Private pay nursing home case to Medicaid:

  • The PNA for private pay NF to medicaid is the medical institution PNA. We do not allow the MNIL for private pay to Medicaid in the month of conversion unless the individual was residing outside a medical institution at any time during that month. If the individual was in a medical institution the entire month, use the medical institution PNA in the conversion month. Indicate the original date of admission into the facility as the NF admit date, and the date Medicaid payment is authorized to start as the authorization date.  

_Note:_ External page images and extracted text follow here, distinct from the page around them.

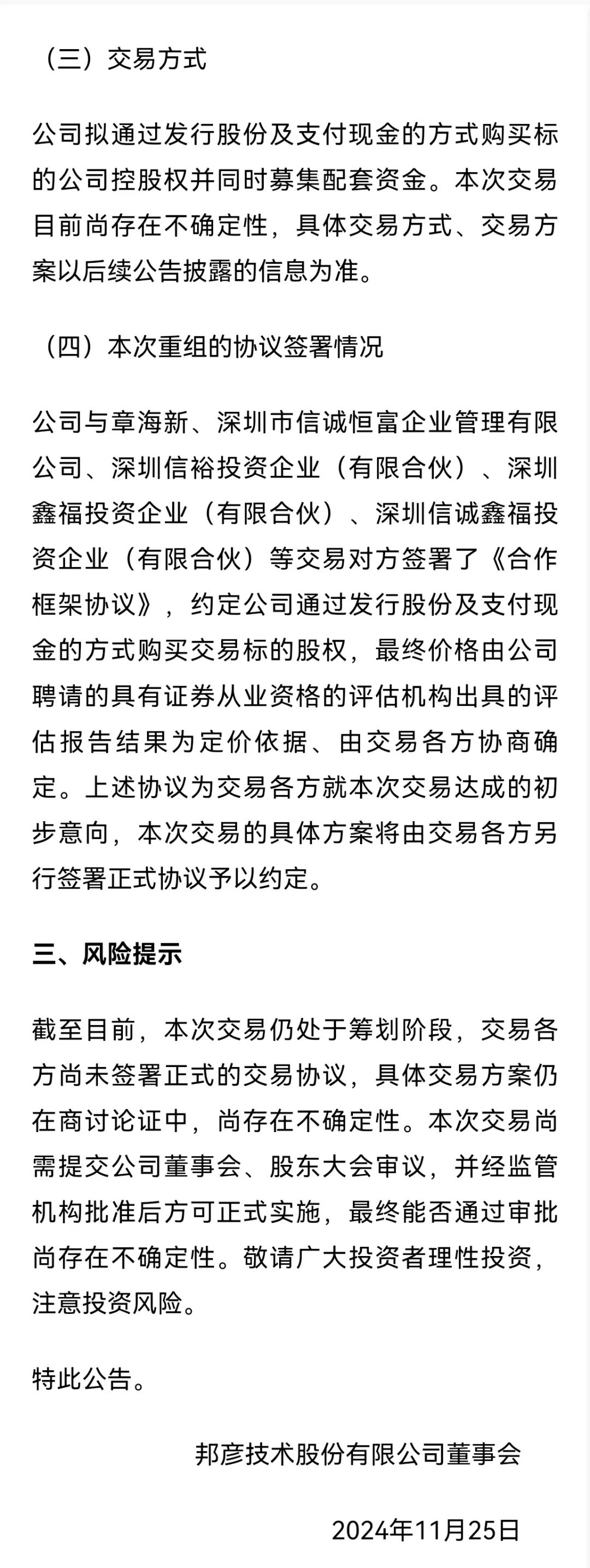 （三）交易方式

公司拟通过发行股份及支付现金的方式购买标的公司控股权并同时募集配套资金。本次交易目前尚存在不确定性，具体交易方式、交易方案以后续公告披露的信息为准。

（四）本次重组的协议签署情况

公司与章海新、深圳市信诚恒富企业管理有限公司、深圳信裕投资企业（有限合伙）、深圳鑫福投资企业（有限合伙）、深圳信诚鑫福投资企业（有限合伙）等交易对方签署了《合作框架协议》，约定公司通过发行股份及支付现金的方式购买交易标的股权，最终价格由公司聘请的具有证券从业资格的评估机构出具的评估报告结果为定价依据、由交易各方协商确定。上述协议为交易各方就本次交易达成的初步意向，本次交易的具体方案将由交易各方另行签署正式协议予以约定。

三、风险提示

截至目前，本次交易仍处于筹划阶段，交易各方尚未签署正式的交易协议，具体交易方案仍在商讨论证中，尚存在不确定性。本次交易尚需提交公司董事会、股东大会审议，并经监管机构批准后方可正式实施，最终能否通过审批尚存在不确定性。敬请广大投资者理性投资，注意投资风险。

特此公告。

邦彦技术股份有限公司董事会

2024年11月25日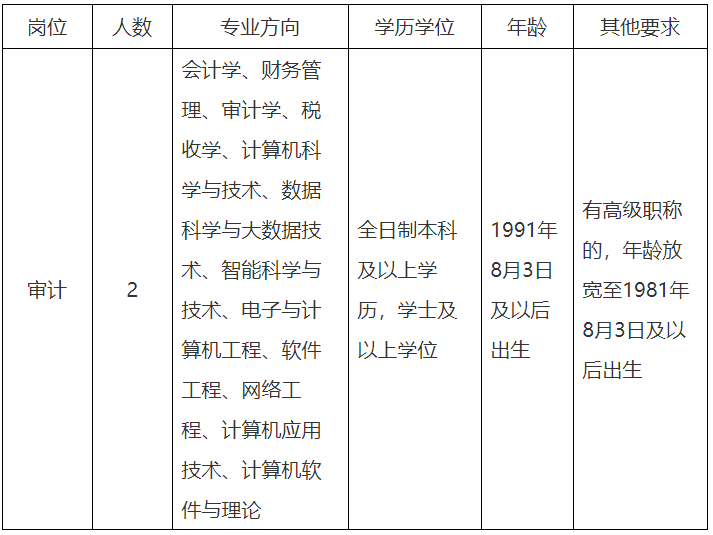 | 岗位 | 人数 | 专业方向 | 学历学位 | 年龄 | 其他要求 |
|---|---|---|---|---|---|
| 审计 | 2 | 会计学、财务管理、审计学、税收学、计算机科学与技术、数据科学与大数据技术、智能科学与技术、电子与计算机工程、软件工程、网络工程、计算机应用技术、计算机软件与理论 | 全日制本科及以上学历，学士及以上学位 | 1991年8月3日及以后出生 | 有高级职称的，年龄放宽至1981年8月3日及以后出生 |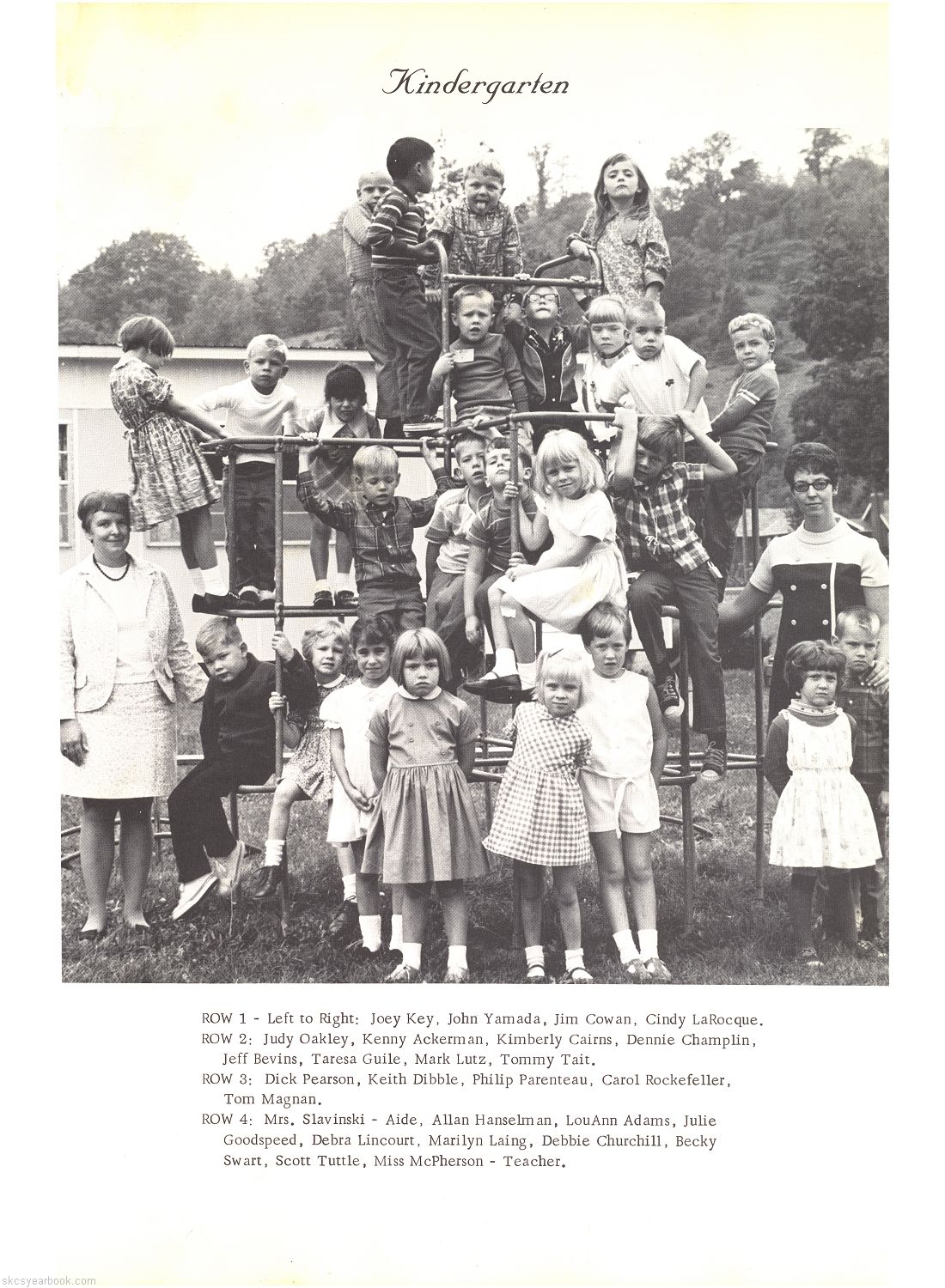 Kindergarten

ROW 1 - Left to Right: Joey Key, John Yamada, Jim Cowan, Cindy LaRocque.

ROW 2: Judy Oakley, Kenny Ackerman, Kimberly Cairns, Dennie Champlin, Jeff Bevins, Taresa Guile, Mark Lutz, Tommy Tait.

ROW 3: Dick Pearson, Keith Dibble, Philip Parenteau, Carol Rockefeller, Tom Magnan.

ROW 4: Mrs. Slavinski - Aide, Allan Hanselman, LouAnn Adams, Julie Goodspeed, Debra Lincourt, Marilyn Laing, Debbie Churchill, Becky Swart, Scott Tuttle, Miss McPherson - Teacher.

skcsyearbook.com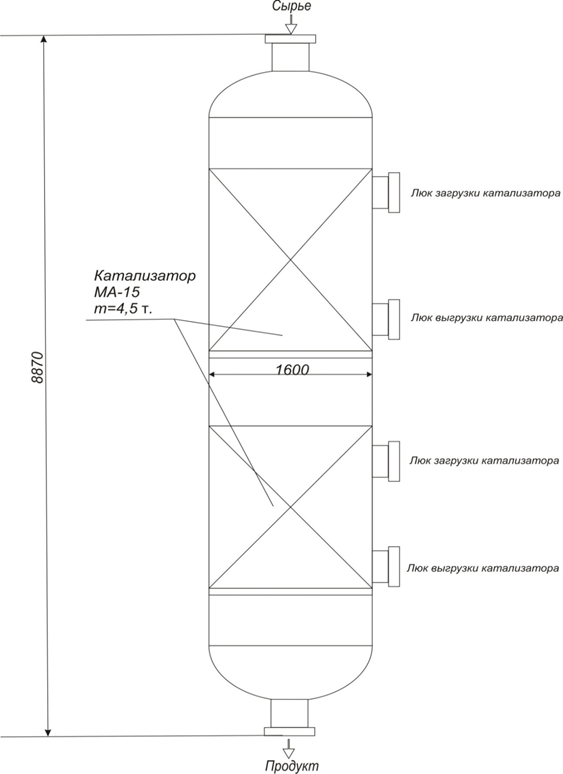 Сырье

8870

Люк загрузки катализатора

Катализатор
МА-15
m=4,5 т.

Люк выгрузки катализатора

1600

Люк загрузки катализатора

Люк выгрузки катализатора

Продукт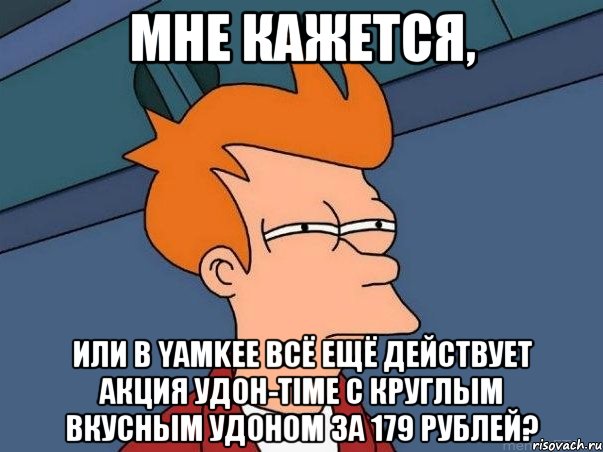 МНЕ КАЖЕТСЯ,

ИЛИ В YAMKEE ВСЁ ЕЩЁ ДЕЙСТВУЕТ АКЦИЯ УДОН-TIME С КРУГЛЫМ ВКУСНЫМ УДОНОМ ЗА 179 РУБЛЕЙ?

risovach.ru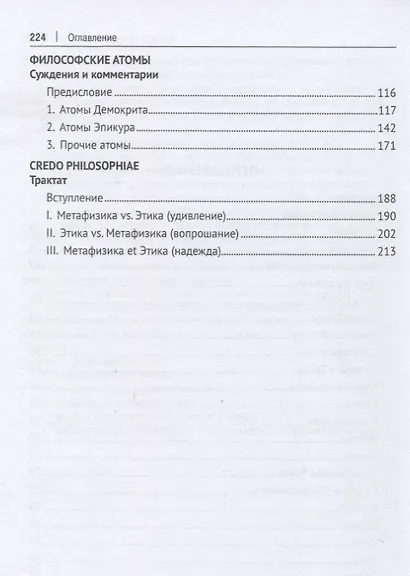 224 | Оглавление

ФИЛОСОФСКИЕ АТОМЫ
Суждения и комментарии

Предисловие 116
1. Атомы Демокрита 117
2. Атомы Эпикура 142
3. Прочие атомы 171

CREDO PHILOSOPHIAE
Трактат

Вступление 188
I. Метафизика vs. Этика (удивление) 190
II. Этика vs. Метафизика (вопрошание) 202
III. Метафизика et Этика (надежда) 213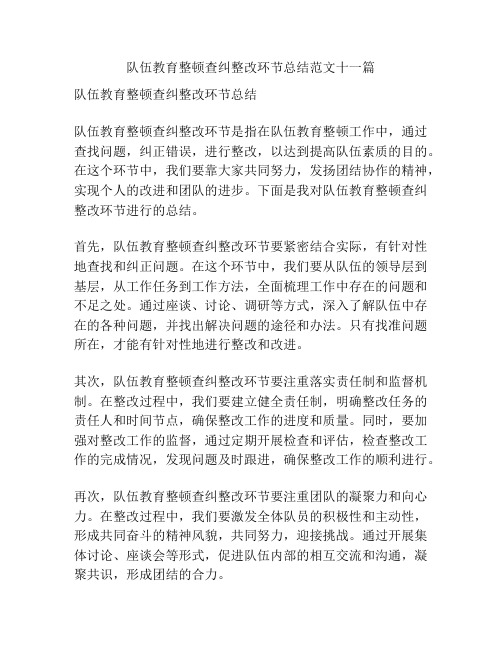 队伍教育整顿查纠整改环节总结范文十一篇

队伍教育整顿查纠整改环节总结

队伍教育整顿查纠整改环节是指在队伍教育整顿工作中，通过查找问题，纠正错误，进行整改，以达到提高队伍素质的目的。在这个环节中，我们要靠大家共同努力，发扬团结协作的精神，实现个人的改进和团队的进步。下面是我对队伍教育整顿查纠整改环节进行的总结。

首先，队伍教育整顿查纠整改环节要紧密结合实际，有针对性地查找和纠正问题。在这个环节中，我们要从队伍的领导层到基层，从工作任务到工作方法，全面梳理工作中存在的问题和不足之处。通过座谈、讨论、调研等方式，深入了解队伍中存在的各种问题，并找出解决问题的途径和办法。只有找准问题所在，才能有针对性地进行整改和改进。

其次，队伍教育整顿查纠整改环节要注重落实责任制和监督机制。在整改过程中，我们要建立健全责任制，明确整改任务的责任人和时间节点，确保整改工作的进度和质量。同时，要加强对整改工作的监督，通过定期开展检查和评估，检查整改工作的完成情况，发现问题及时跟进，确保整改工作的顺利进行。

再次，队伍教育整顿查纠整改环节要注重团队的凝聚力和向心力。在整改过程中，我们要激发全体队员的积极性和主动性，形成共同奋斗的精神风貌，共同努力，迎接挑战。通过开展集体讨论、座谈会等形式，促进队伍内部的相互交流和沟通，凝聚共识，形成团结的合力。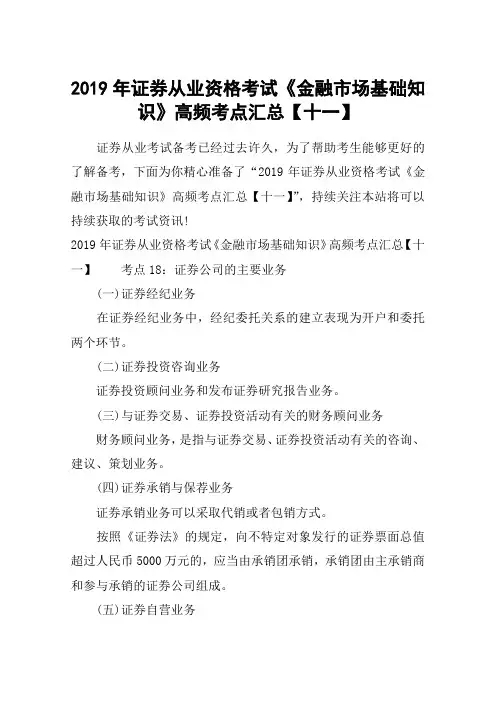 2019 年证券从业资格考试《金融市场基础知识》高频考点汇总【十一】

证券从业考试备考已经过去许久，为了帮助考生能够更好的了解备考，下面为你精心准备了“2019 年证券从业资格考试《金融市场基础知识》高频考点汇总【十一】”，持续关注本站将可以持续获取的考试资讯!

2019 年证券从业资格考试《金融市场基础知识》高频考点汇总【十一】　考点 18：证券公司的主要业务

(一)证券经纪业务

在证券经纪业务中，经纪委托关系的建立表现为开户和委托两个环节。

(二)证券投资咨询业务

证券投资顾问业务和发布证券研究报告业务。

(三)与证券交易、证券投资活动有关的财务顾问业务

财务顾问业务，是指与证券交易、证券投资活动有关的咨询、建议、策划业务。

(四)证券承销与保荐业务

证券承销业务可以采取代销或者包销方式。

按照《证券法》的规定，向不特定对象发行的证券票面总值超过人民币 5000 万元的，应当由承销团承销，承销团由主承销商和参与承销的证券公司组成。

(五)证券自营业务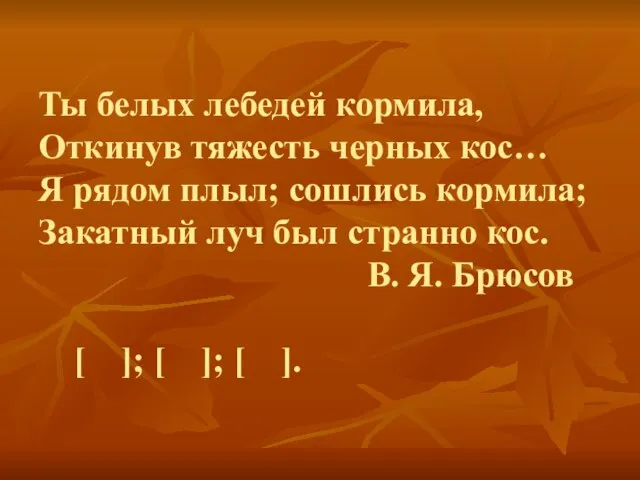 Ты белых лебедей кормила,
Откинув тяжесть черных кос…
Я рядом плыл; сошлись кормила;
Закатный луч был странно кос.
В. Я. Брюсов

[ ]; [ ]; [ ].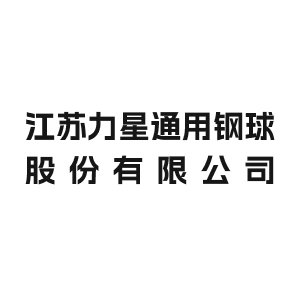 江苏力星通用钢球
股份有限公司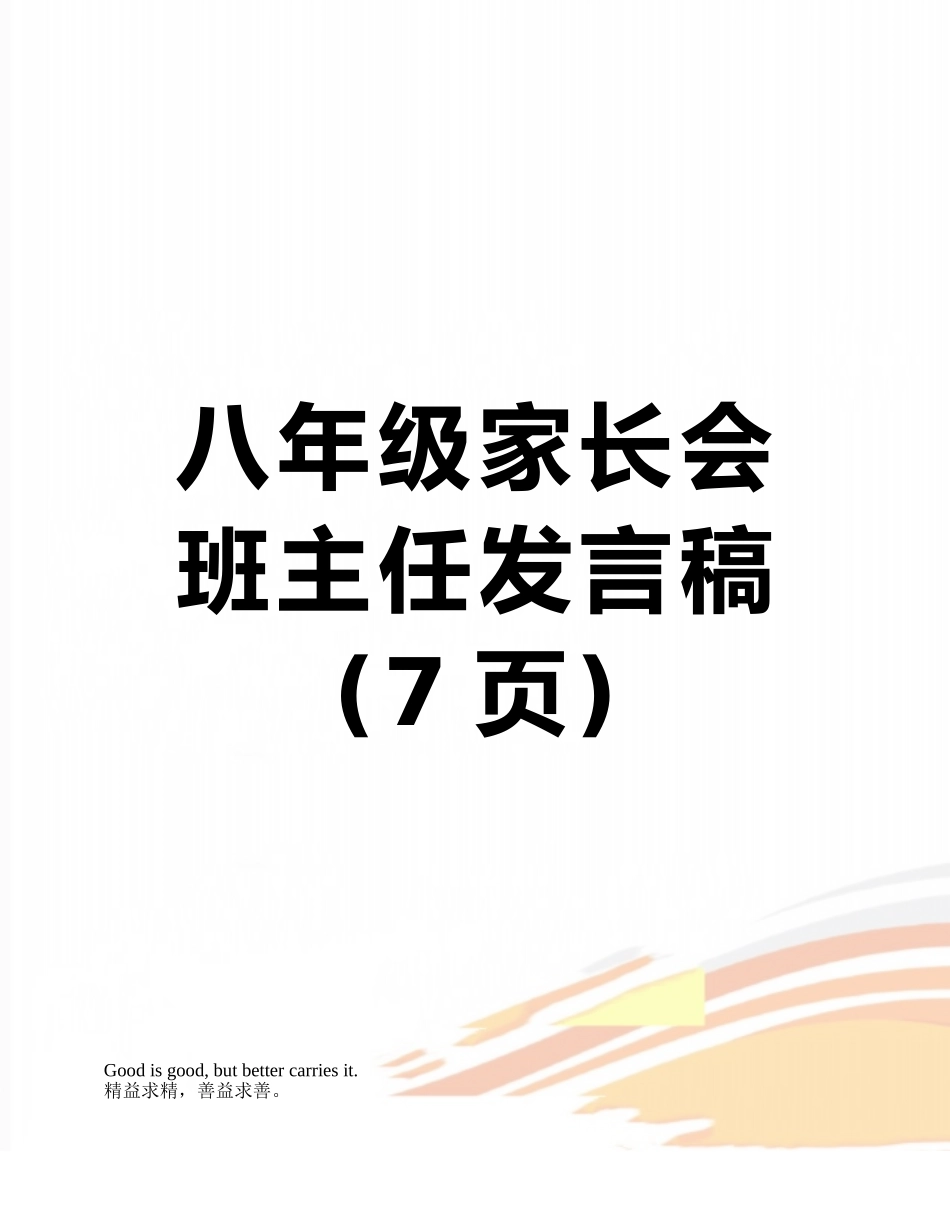 八年级家长会班主任发言稿（7 页）

Good is good, but better carries it.
精益求精，善益求善。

When to use the MNIL as the PNA:

  • When an individual admits or discharges home at any time during a month, their PNA is at least the MNIL, regardless of marital status.
  • If an individual is eligible for a PNA that is higher than the MNIL, use the higher PNA.
  • Single individuals on HCBS Waiver services admitting to a facility get the higher HCBS Waiver PNA when admitting from a home setting to a facility in a month.
  • Private pay ALF individuals converting to medicaid on the first day of the month get the ALF PNA.
    • (Waiver eligibility starts on the first day of the month)
  • Private pay ALF individuals converting to medicaid after the first day of the month get the MNIL.
    • (Waiver eligibility starts on a day after the first of the month)
    • This allows a case not converted on the first day of the month due to the inability to backdate waiver eligibility the full benefit of the MNIL.

What is the room and board standard?

  • Individuals living in alternate living facilities (ALF) such as adult family homes, assisted living facilities and DDA group homes must pay room and board to the facility from their income for their food and shelter per WAC 182-513-1105
  • Individuals receiving services from DDA, HCS, or Behavioral health under WAC 182-513-1205 may pay a higher amount to the provider than the room and board standard.